Editorial: The city’s bad deal
Thursday, Dec. 6, 2007 | 7:12 a.m.
Given the opportunity to do the right thing, the Las Vegas City Council ignored it last month and instead gave an Arizona developer an exclusive sweetheart deal.
On a 4-3 vote, the council approved The Tapestry Group's plan to build 270 affordable apartment units on 15.25 acres of federal land near the Spaghetti Bowl. In return, the group will get to buy the land at 10 percent of its appraised value.
By law, local governments are allowed to work out deals for affordable housing projects on federal land, but what makes this deal particularly odious is the way it was done. Tapestry never bid on the project. There was no competition.

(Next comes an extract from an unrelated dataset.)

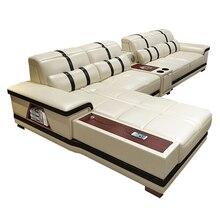 Гостиная комната диван место для хранения угол натуральный натуральный кожа диваны салон диван пуховик asiento динамик bluetooth канапе L форма диван cama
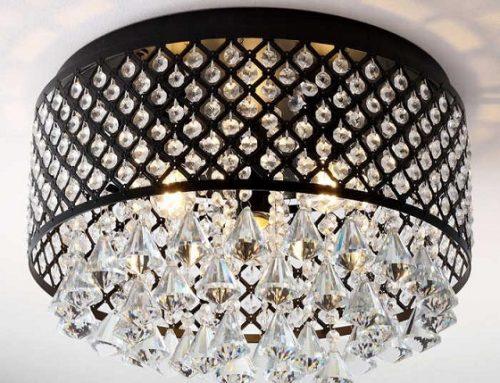 چگونه بهترین چراغ سقفی را برای خانه خود انتخاب کنیم؟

The city had been in a period of exclusive negotiations with Tapestry. After that period lapsed without a deal, Councilwoman Lois Tarkanian, who represents the ward the land is in, asked the council to put the project out for bid, as Clark County routinely does.
However, Tapestry said it would walk away if it had to put in a bid, and looked to lobbyist Richard Bryan, a former U.S. senator and governor, to push the deal through.
Tarkanian tried to block it by refusing to put it on the agenda, but Bryan talked with Mayor Oscar Goodman, who placed it on the agenda.
"This is worth millions and millions of dollars," Tarkanian said. "This is our responsibility ... and (the public) is trusting us to do it the right way."
However, a majority of the council - Goodman and Councilmen Larry Brown, Gary Reese and Steve Wolfson - voted the wrong way and approved the Tapestry deal.
In the process, the majority trampled a basic tenet of good government: public bids on projects. The bidding process provides a level playing field to those bidding. It also provides competition, which should produce the best deal for the taxpayers, and the transparency allows the public to see how and why a deal is made.
By voting for the Tapestry deal, those in the council majority acted like back-room politicians, pushing through a deal carried by an insider. And, by doing so, the council failed the citizens of Las Vegas.